_DIE AUFGABE_. Kannst du aus dem Auszug zur waffenrechtlichen Unzuverlässigkeit den Abschnitt von „(2) Auch begründen“ bis einschließlich „Jahren verfolgt haben.“ wortgetreu kopieren?

_ZU LESENDER AUSZUG_.
····················
Soweit der Antragstellerin eine Nähe und Verbundenheit zur Heimattreuen Deutschen Jugend und/oder zur NPD vorgeworfen wird, beziehen sich die dem Antragsgegner übermittelten Erkenntnisse des Verfassungsschutzes nicht auf den Bezugszeitraum der letzten fünf Jahre; im Übrigen sind die Tatsachen nicht nachträglich, d.h. nach Erteilung der Waffenbesitzkarten, eingetreten. Hinsichtlich der weiteren, der Antragstellerin zur Last gelegten Unterstützungshandlungen fehlt es an einer „Vereinigung“. Von dem Begriff werden Vereine im Sinne des Vereins- und Parteien im Sinne des Parteiengesetzes (BT-Drs. 19/15875, S. 36), nicht aber andere Gruppierungen erfasst (Gade, WaffG, 3. Aufl. 2022, § 5 Rn. 28b-29a). Die Gruppe der „Rechtsextremen“, die der Antragsgegner möglicherweise vor Augen hatte, stellt keine „Vereinigung“ im Sinne von § 5 Abs. 2 Nr. 3 Buchst. c WaffG dar. Dies gilt erst recht für Individualpersonen wie dem Ehemann der Antragstellerin.
(2) Auch begründen die verfügbaren Erkenntnisse keine Unzuverlässigkeit der Antragstellerin nach § 5 Abs. 2 Nr. 3 Buchst. a WaffG. Danach sind Personen unzuverlässig, bei denen Tatsachen die Annahme rechtfertigen, dass sie Bestrebungen gegen die verfassungsmäßige Ordnung oder gegen den Gedanken der Völkerverständigung einzeln verfolgen bzw. in den letzten fünf Jahren verfolgt haben.
····················
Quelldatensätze
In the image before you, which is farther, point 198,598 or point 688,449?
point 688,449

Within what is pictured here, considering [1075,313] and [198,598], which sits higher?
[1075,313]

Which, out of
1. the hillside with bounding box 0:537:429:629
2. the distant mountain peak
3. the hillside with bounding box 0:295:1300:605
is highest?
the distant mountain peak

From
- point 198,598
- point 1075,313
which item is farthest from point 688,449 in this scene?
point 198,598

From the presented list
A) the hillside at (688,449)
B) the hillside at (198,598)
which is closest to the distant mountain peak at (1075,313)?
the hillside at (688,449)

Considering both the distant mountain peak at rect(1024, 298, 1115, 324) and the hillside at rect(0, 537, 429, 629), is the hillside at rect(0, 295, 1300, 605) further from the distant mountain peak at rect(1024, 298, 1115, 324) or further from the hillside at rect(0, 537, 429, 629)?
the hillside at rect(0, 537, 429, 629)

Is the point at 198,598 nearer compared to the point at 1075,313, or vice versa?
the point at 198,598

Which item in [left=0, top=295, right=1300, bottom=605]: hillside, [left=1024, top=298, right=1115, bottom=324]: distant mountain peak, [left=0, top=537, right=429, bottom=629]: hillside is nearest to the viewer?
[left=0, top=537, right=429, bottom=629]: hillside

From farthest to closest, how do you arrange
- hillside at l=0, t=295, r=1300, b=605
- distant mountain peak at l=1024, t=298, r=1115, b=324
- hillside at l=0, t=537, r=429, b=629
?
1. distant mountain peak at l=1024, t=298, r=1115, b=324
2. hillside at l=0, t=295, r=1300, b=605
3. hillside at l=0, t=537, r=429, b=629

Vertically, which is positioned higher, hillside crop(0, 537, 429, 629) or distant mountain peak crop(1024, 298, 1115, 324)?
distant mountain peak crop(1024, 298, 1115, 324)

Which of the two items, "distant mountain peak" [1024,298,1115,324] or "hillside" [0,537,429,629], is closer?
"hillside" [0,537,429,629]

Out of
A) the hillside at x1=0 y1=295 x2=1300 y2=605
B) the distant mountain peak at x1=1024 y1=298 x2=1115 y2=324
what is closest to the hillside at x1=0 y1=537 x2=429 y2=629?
····················
_ERGEBNIS DIESER ÜBUNG_.
(2) Auch begründen die verfügbaren Erkenntnisse keine Unzuverlässigkeit der Antragstellerin nach § 5 Abs. 2 Nr. 3 Buchst. a WaffG. Danach sind Personen unzuverlässig, bei denen Tatsachen die Annahme rechtfertigen, dass sie Bestrebungen gegen die verfassungsmäßige Ordnung oder gegen den Gedanken der Völkerverständigung einzeln verfolgen bzw. in den letzten fünf Jahren verfolgt haben.